• _What the task requires_
The material below holds pictures, which are to be left out; copy exactly the lines from the one with "New miniature people" through the one with "VILLA: Charming stone".

• _Extracted records_
══════════════════════════════
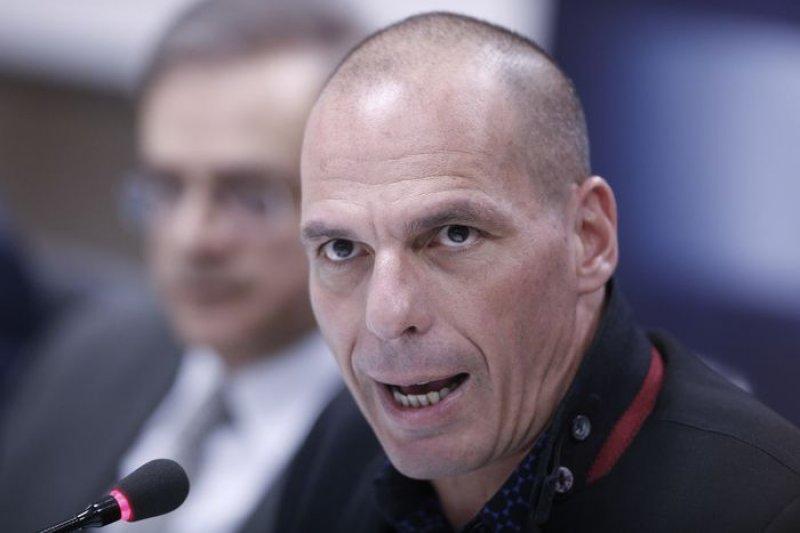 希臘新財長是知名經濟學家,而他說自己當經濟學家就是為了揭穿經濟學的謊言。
══════════════════════════════
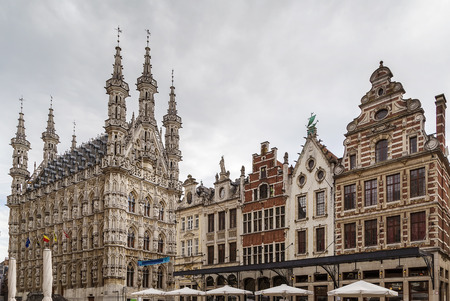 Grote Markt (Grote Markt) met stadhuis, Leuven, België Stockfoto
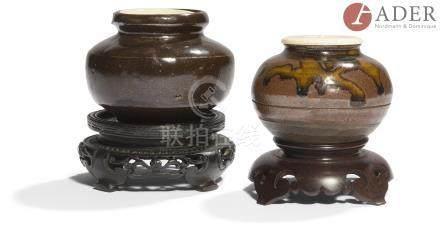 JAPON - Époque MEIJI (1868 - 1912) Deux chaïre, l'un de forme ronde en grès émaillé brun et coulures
══════════════════════════════
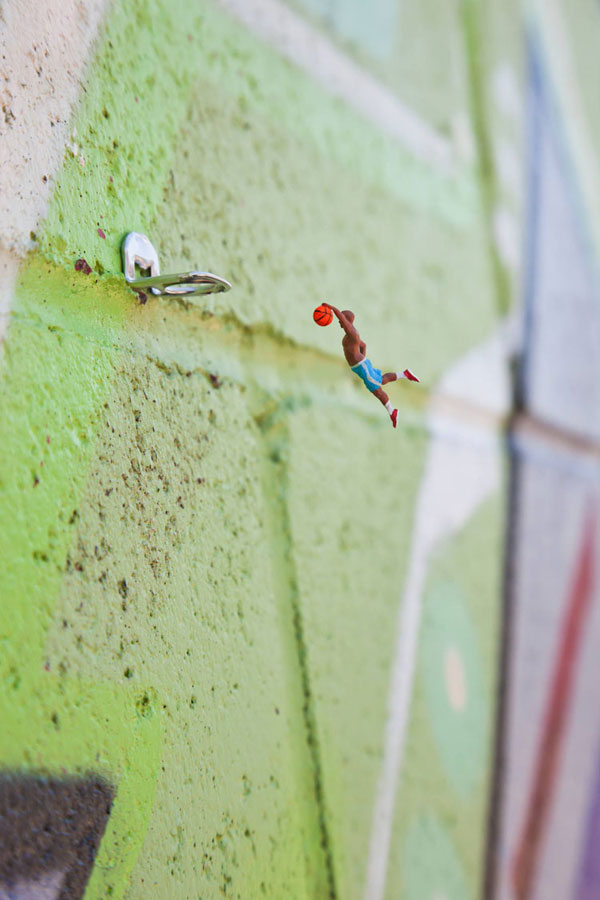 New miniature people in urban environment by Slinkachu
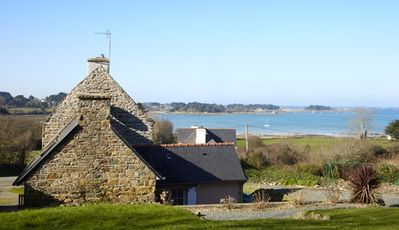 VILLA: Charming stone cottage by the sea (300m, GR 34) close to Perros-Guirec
══════════════════════════════
• _Task answer_
 New miniature people in urban environment by Slinkachu
 VILLA: Charming stone cottage by the sea (300m, GR 34) close to Perros-Guirec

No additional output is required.